Using the Grouping element

If used, the Grouping element must contain its own SQL element with a SELECT statement and an additional Stepping element containing a non-negative integer value.

Use of the Grouping element is best explained by means of an example. Imagine running the retrieval statement
SELECT * FROM CUSTOMER
on your CUSTOMER table and further imagine that you have a very healthy customer base, so your CUSTOMER table contains 750.000 rows. You would invariably come down with OutOfMemoryExceptions during the crawling run, as the JDBC-Resultset does not release the resources for retrieved data rows. After calling
resultSet.next()
a few hundred thousand times an OutOfMemoryException is more or less inevitable.

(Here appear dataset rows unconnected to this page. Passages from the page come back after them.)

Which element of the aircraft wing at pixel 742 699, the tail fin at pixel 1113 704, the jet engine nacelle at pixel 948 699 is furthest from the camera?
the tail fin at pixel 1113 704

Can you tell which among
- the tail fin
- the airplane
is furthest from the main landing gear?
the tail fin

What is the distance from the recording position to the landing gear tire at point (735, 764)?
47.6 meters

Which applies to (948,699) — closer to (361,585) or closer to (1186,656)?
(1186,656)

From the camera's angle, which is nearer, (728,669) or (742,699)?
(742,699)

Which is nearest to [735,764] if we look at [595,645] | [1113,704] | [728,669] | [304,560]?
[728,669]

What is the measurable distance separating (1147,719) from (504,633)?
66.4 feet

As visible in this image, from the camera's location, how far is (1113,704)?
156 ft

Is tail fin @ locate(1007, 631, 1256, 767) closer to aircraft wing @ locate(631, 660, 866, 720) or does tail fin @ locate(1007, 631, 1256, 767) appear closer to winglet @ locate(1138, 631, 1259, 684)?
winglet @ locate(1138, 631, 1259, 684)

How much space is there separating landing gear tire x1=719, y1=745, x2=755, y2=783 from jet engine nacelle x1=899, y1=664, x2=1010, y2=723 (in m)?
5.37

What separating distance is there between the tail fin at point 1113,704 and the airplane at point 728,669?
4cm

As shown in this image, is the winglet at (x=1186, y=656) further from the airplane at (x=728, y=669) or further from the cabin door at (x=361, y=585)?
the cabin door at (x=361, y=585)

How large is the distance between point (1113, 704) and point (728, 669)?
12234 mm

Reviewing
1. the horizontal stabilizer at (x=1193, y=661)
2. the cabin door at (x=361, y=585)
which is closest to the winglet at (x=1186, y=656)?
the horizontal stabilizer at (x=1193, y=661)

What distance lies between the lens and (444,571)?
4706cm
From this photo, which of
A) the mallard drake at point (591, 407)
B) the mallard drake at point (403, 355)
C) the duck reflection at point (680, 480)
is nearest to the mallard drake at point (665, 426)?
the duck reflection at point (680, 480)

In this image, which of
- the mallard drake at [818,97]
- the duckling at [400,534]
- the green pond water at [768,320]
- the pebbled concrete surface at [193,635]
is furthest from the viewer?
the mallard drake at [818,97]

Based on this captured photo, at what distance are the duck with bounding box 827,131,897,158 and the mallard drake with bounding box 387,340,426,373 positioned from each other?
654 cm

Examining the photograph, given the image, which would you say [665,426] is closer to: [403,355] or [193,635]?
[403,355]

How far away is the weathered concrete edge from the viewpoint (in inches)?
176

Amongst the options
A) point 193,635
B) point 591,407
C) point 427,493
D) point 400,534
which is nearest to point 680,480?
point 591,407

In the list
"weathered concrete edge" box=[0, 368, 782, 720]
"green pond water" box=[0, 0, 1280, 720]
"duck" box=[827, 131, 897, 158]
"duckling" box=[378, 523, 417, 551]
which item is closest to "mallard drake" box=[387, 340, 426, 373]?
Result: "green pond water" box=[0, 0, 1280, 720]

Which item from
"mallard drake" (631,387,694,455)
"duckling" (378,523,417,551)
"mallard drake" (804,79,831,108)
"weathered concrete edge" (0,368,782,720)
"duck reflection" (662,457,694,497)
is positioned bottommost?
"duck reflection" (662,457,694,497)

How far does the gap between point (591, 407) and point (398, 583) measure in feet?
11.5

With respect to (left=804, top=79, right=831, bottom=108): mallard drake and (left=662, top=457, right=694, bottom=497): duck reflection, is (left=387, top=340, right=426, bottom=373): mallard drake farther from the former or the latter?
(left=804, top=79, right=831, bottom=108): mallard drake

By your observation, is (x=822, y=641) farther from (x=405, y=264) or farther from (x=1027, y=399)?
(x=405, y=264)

Grouping to the rescue! The grouping element enables you to break down your query results into blocks of custom size (specified by the Stepping value) which can be retrieved sequentially while releasing the resultset's resources after each block. You have to be sure to provide a SELECT statement in the SQL element of Grouping which returns a sorted list of key values by which the results can be grouped. This could be the primary key of the table for instance or any other suitable discriminator. The stepping value is used by the crawler in turn to form groups of the specified size from the keys.

If the statement
 SELECT primaryKey FROM CUSTOMER ORDER BY primaryKey ASC
returned for example the following values:
{1, 2, 4, 5, 6, 8, 12, 13, 21, 34, 56, 67}

a stepping value of 5 would result in the creation of the following groups:

{1, 2, 4, 5, 6}
{8, 12, 13, 21, 34} and
{56, 67}

whereas with a stepping value of 9 the following groups would have been formed:

{1, 2, 4, 5, 6, 8, 12, 13, 21} and
{34, 56, 67}

You also have to apply a slight modification to your original retrieval SQL statement (the one directly descending the Selections element) in order for the grouping feature to do its magic:

SELECT * FROM CUSTOMER WHERE primaryKey BETWEEN %min01 AND %max01

The crawler will replace the %min01 and %max01 tokens with the respective minimum and maximum values of each of the formed groups thus creating the following three SQL statements for data retrieval (assuming a stepping value of 5 was used:

SELECT * FROM CUSTOMER WHERE primaryKey BETWEEN 1 AND 6
SELECT * FROM CUSTOMER WHERE primaryKey BETWEEN 8 AND 34
SELECT * FROM CUSTOMER WHERE primaryKey BETWEEN 56 AND 67

which will subsequently be submitted sequentially to the database.